Ha sido un año difícil. Un gobierno que parece una bola de demolición y un país que, entre aterrado y nervioso, ve cómo caen a pedazos muchas de las cosas que ya dábamos por sentadas.
Petro no nos ha convertido en Venezuela, al menos hasta ahora, y tengo la impresión de que su excesiva vanidad y su pretensión de ser un líder mundial alejan cada vez más las posibilidades de que opte por un régimen totalitario. No buscará perpetuarse, entre otras cosas porque él, como el país, sabe que lo suyo no es gobernar. Se le da mejor la oposición: la mera crítica y los discursos sobre lo que sería posible.
Sin embargo, su gobierno ha hecho muchos daños. Dejará a Colombia más emproblemada de lo que la encontró.
Siendo un presidente impredecible y caprichoso, ha colmado nuestra economía de incertidumbre. Como nadie sabe qué va a pasar, muchos han preferido no invertir en el país. Como algunos adivinan lo que planea hacer, escogen no invertir. Las nociones económicas del Presidente nos generan asombro y perplejidad. Es como si se hubiera quedado dormido en los años 60 y, al despertar en este siglo, pretendiera aplicar políticas que fracasaron estruendosamente en el pasado.
Pero no contento con apuestas tan retrógradas, como querer que los Bancos Centrales hagan redistribución económica, nos embiste con una agenda estatista. Le estorba el sector privado en todos los servicios: pensiones, salud, educación, servicios públicos, minería, construcción… Así que, en vez de usar incentivos económicos y tributarios para estimular el crecimiento económico, estamos ante los tratamientos de sangría —de hace algunos siglos—, donde lentamente se extrae la sangre a los sectores que tiene en su lista negra.
No le da recursos a la salud, le corta los recursos al Icetex, no paga los subsidios del gas ni de energía, elimina los subsidios de vivienda (Mi Casa Ya)… y el paciente va debilitándose.
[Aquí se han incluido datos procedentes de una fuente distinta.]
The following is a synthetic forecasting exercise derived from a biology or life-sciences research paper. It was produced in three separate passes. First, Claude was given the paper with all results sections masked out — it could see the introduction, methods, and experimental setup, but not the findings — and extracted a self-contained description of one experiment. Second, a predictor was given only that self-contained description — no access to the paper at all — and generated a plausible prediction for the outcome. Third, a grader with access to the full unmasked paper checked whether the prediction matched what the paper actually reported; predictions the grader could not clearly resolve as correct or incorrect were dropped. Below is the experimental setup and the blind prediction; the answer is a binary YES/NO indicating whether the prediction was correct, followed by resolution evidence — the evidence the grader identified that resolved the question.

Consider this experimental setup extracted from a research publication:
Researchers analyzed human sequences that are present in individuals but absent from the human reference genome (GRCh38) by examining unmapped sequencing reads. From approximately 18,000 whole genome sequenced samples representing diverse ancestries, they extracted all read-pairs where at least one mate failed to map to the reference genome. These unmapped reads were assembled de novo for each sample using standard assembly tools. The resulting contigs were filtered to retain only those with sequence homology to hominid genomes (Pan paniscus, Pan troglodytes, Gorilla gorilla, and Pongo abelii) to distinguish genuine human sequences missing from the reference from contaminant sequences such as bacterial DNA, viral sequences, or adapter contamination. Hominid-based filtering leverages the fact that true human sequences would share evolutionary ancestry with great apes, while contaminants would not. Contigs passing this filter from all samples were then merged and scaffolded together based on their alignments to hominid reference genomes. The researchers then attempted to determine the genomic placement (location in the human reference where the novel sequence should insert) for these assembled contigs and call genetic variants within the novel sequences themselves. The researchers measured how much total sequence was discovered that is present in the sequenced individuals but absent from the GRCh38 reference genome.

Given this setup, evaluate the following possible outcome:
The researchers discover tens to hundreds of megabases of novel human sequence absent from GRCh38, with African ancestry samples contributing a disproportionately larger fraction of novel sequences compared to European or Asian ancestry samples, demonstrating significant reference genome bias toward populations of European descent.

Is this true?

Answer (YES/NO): NO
Todo parece muy oportuno para un gobierno que pretende sacarlo del negocio y acapararlo todo con el poder estatal.
Sin embargo, estamos en Navidad, y vale la pena pensar en lo positivo. Estamos ya más allá de la mitad del gobierno y debemos prepararnos para su final. Quedará mucho desorden, y vamos a necesitar organizar la casa y proponernos una ambiciosa agenda para el futuro.
Estoy convencida de que los colombianos debemos aferrarnos a nuestra idea de futuro. De manera general, sin que parezca imposible, nos une el deseo de un país más justo, con oportunidades para que todos prosperen. Al ver ese país —que es posible—, parece sencillo volver al presente y ver de manera clara la ruta que debemos seguir.
Colombia no puede quedarse inmóvil ante las dos revoluciones que vive el mundo. Por una parte, la producción de energías limpias, no solo alternativas. Hay que apostar por nuevas hidroeléctricas, hidrógeno verde y azul, y explorar la posibilidad de entrar en el mercado de amoniacos para el transporte marítimo. Incluso deberíamos pensar en energías nucleares.
Es la revolución de la inteligencia artificial la que más debería motivarnos. Nos ofrece la posibilidad de romper, de una vez por todas, las inequidades de nuestro segregado sistema educativo. Nos da la oportunidad de pensar en un futuro diferente para todos nuestros niños y jóvenes. Nos ilumina sobre una justicia y un Estado más eficientes. Pero el proceso está en marcha, y debemos tomar decisiones de fondo ahora: es el momento.
El deseo que dejo sobre el Pesebre, en manos del Divino Niño, es que nos permita pasar por encima de todas las diferencias para concentrarnos en lo grande, en lo que nos une, en nuestro futuro. Todos queremos que nuestros hijos puedan vivir en una Colombia ordenada, segura y justa. Ojalá esa visión de futuro sea suficiente para inspirarnos a actuar.